Si las plantas que se colocaran en la capital vinieran de lugares con climas más suaves, podrían caer con las temperaturas extremas. “Esas son plantas que vienen un poco forzadas, no tan adaptadas a las condiciones extremas de Madrid, con 40ºC en verano y hasta -10ºC en invierno”, aclara Yolanda López.

Esta técnico municipal trabaja en el vivero de la Casa de Campo, uno de los tres que posee el Ayuntamiento y especializado en plantas leñosas. El más conocido e histórico es el del Retiro y luego está el de Migas Calientes, también junto al Manzanares, algo más al norte de la Casa de Campo y el más grande del conjunto. El pasado año salieron de estos tres lugares 383.106 macetas con el objetivo de reverdecer las calles: 44.084 arbustos, 7.993 frondosas, 584 coníferas, 158.303 plantas de huerto, 2.737 crasas, 3.269 de interior, 84.059 de temporada y 82.077 vivaces, según datos que el Ayuntamiento acaba de hacer públicos con motivo del Día Mundial del Medio Ambiente, que se celebra este miércoles.

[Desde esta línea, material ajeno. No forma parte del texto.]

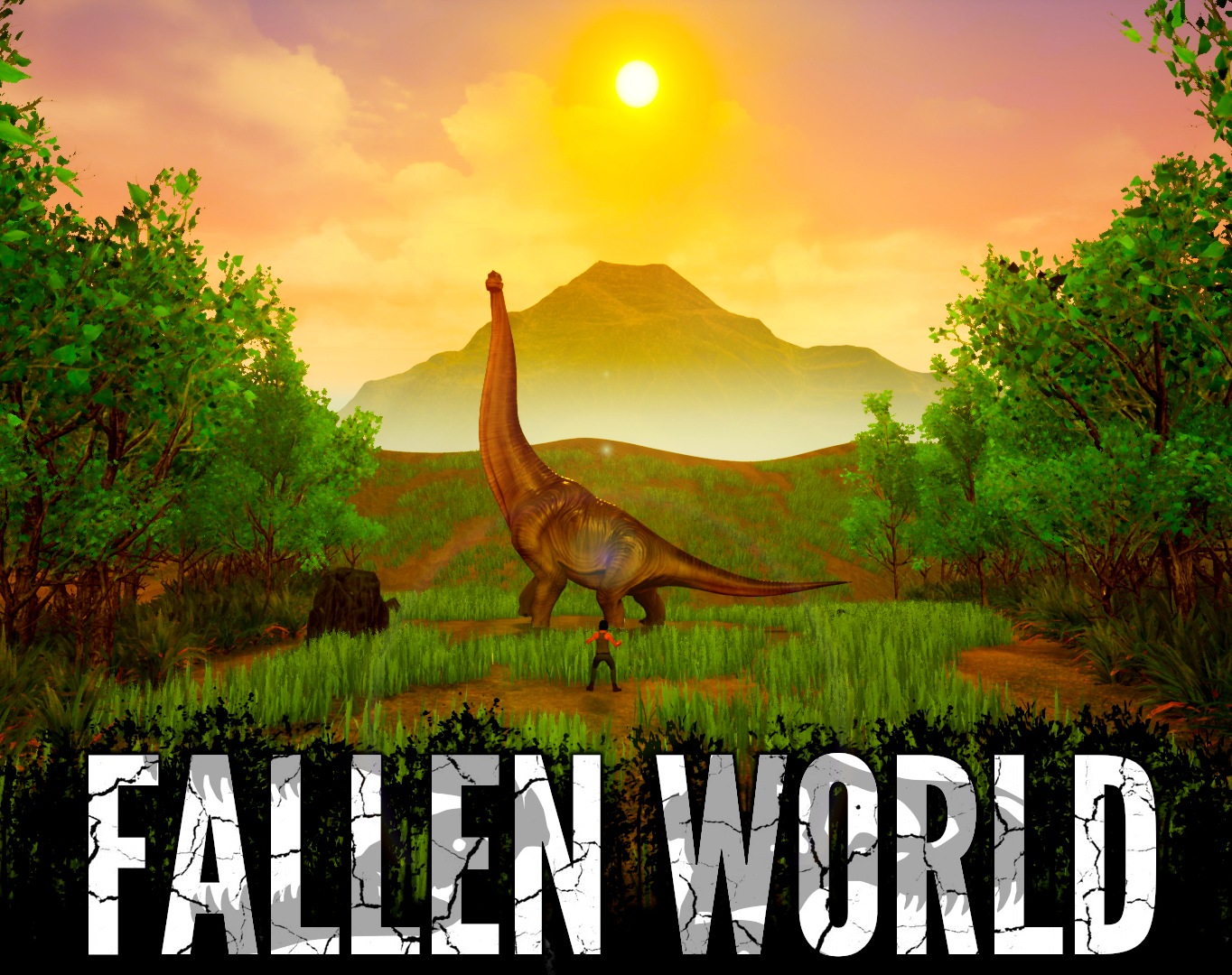 Fallen World (Dinosaur Survival-Horror) by EdLioni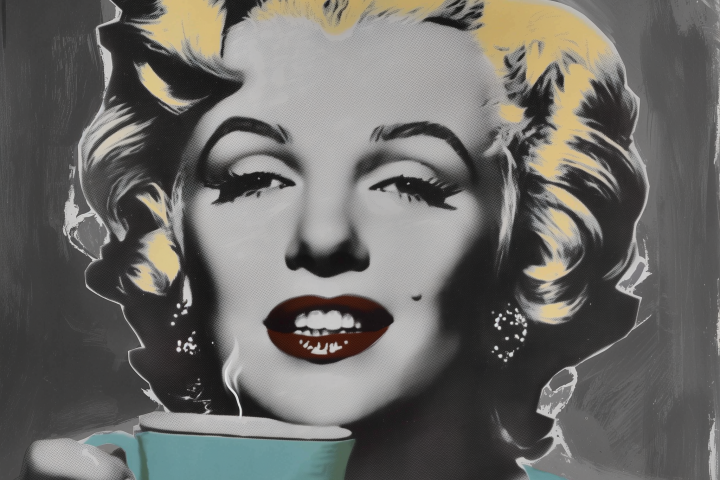 Постер Мэрилин Монро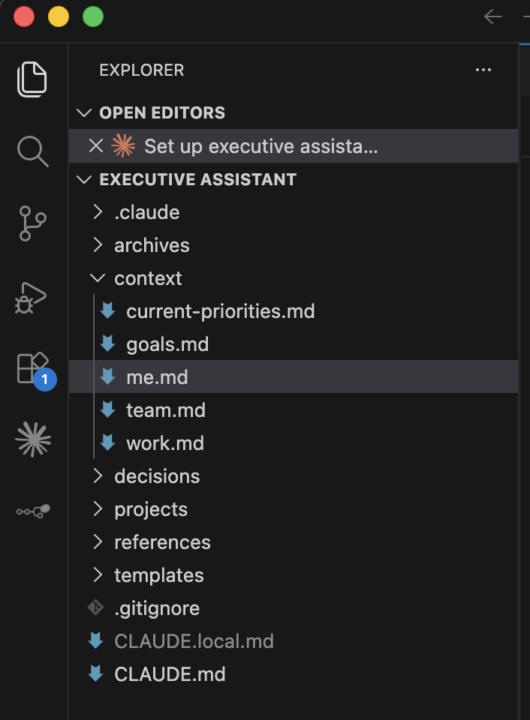 #7DayAISChallenge — Day 7: Personal Executive Assistant (Completed)
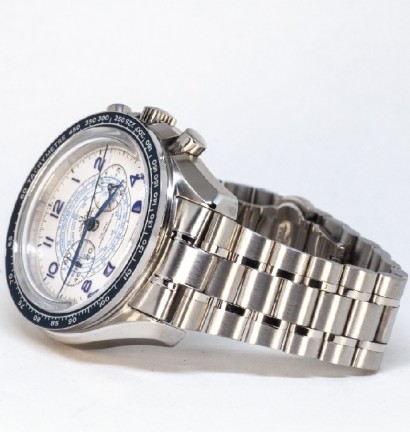 Omega Speedmaster Chronoscope White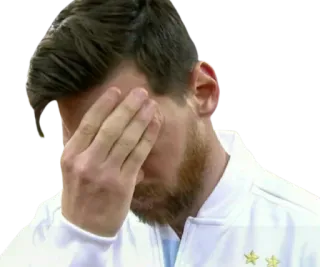 Lionel Messi @Stickersey telegram stickers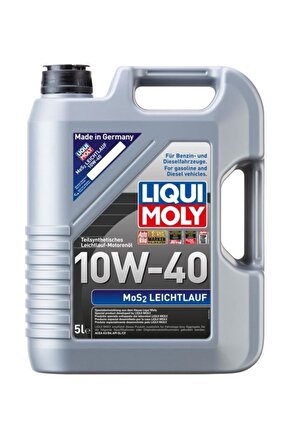 Mos2 Leichtalauf Yarı Sentetik 10w-40 Motor Yağı. 5 Lt. 2184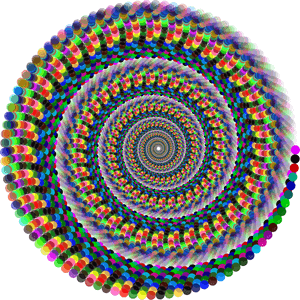 Its Been Coming For Some Time Clip Arts - Psychedelic Art Circles Transparent, HD Png Download PNG image with transparent background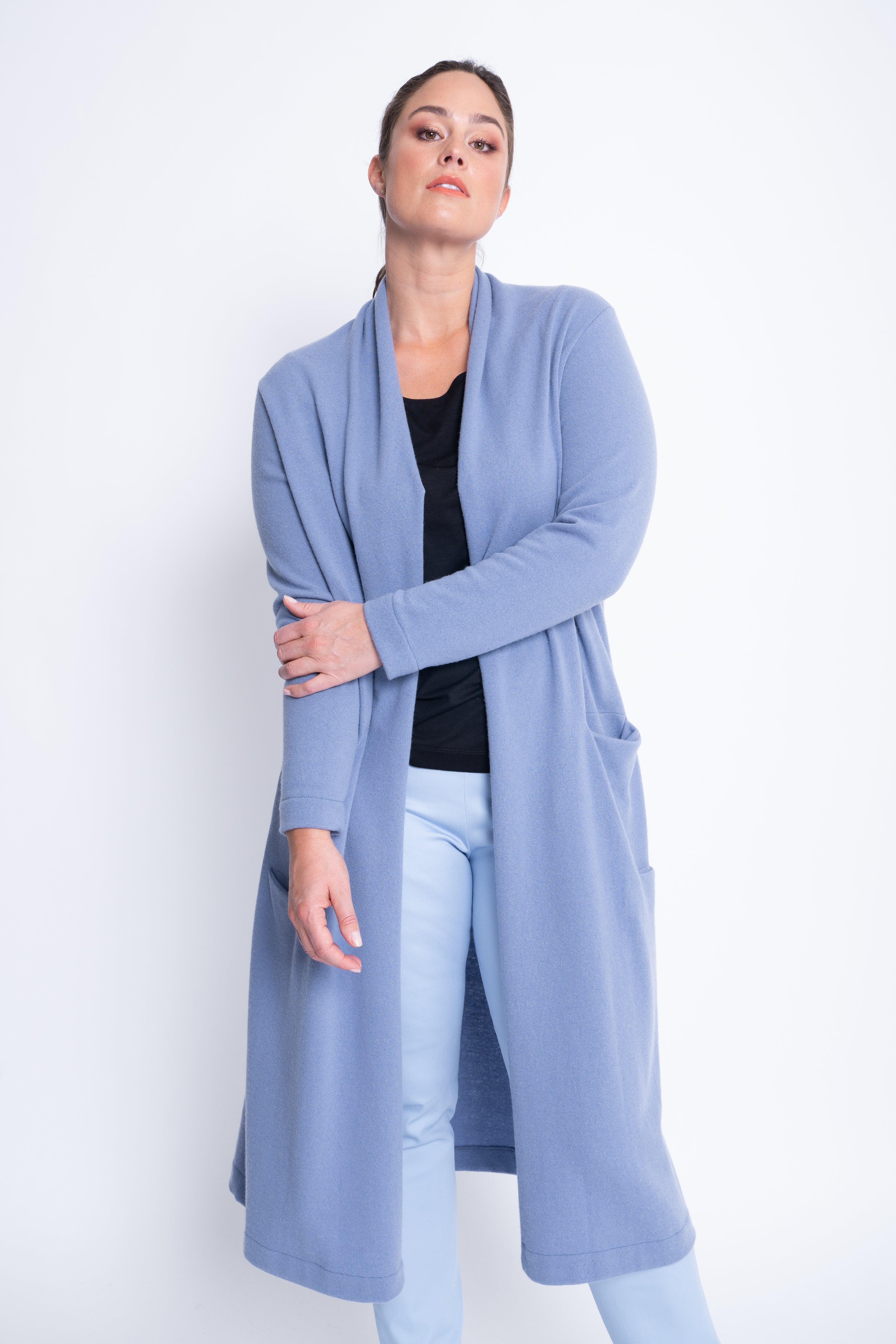 Nina Cardigan in Wool Mix - ADAM BRODY Zürich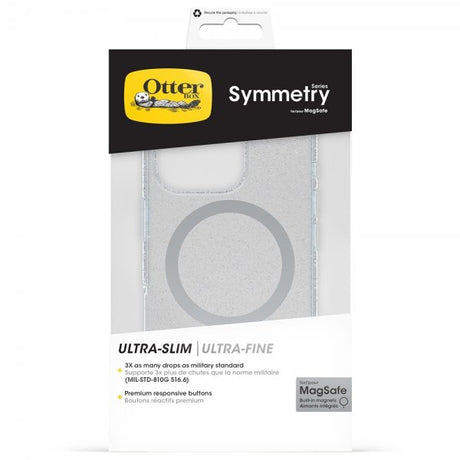 Otterbox iPhone 16 Pro Kuori Symmetry Clear MagSafe Stardust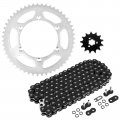 For O-ring Drive Chain And Sprockets Kit Fits Kawasaki Kx125 Kx 125 2003 2004-2008 Mod-ztf1-3819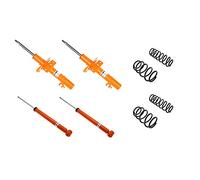 KONI Str.T kit compatible with Seat Ibiza 6J/6P ex CC & ST front axle weight from 861kg (25-40 mm) (1120-0182)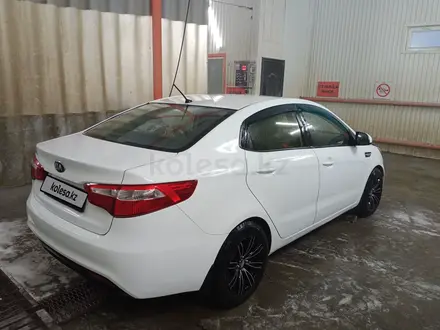 Kia Rio 2014 года за 4 800 000 тг. в Актобе – фото 4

La llegada de este día motivó también la visita este martes del delegado de Medio Ambiente, Borja Carabante, quien destacó las actividades formativas que se desarrollan en los viveros municipales para “concienciar en la protección del medio ambiente”. El año pasado pasaron por ellas hasta 91.000 personas. También dio el dato de lo que invierte el Ayuntamiento en las tres instalaciones donde crecen las plantas (4,8 millones de euros) y ratificó el compromiso de Almeida de plantar 500.000 árboles en su segundo mandato, aunque no aclaró el porcentaje que ya lleva cumplido durante el primer año de su forestal promesa electoral.

Muchos de esos árboles pasarán por este lugar de la Casa de Campo, procedentes de las empresas que reciben autorizaciones de talas por parte del Ayuntamiento. Según la legislación ambiental regional, por cada año segado de vida vegetal, están obligadas a entregar un árbol. Y en el vivero comprueban si cumplen las condiciones adecuadas, los cuidan y los envían a los lugares donde darán sombra en Madrid, una función cada vez más necesaria debido a la subida de temperaturas. Las mismas que están aceleradon su crecimiento en la capital.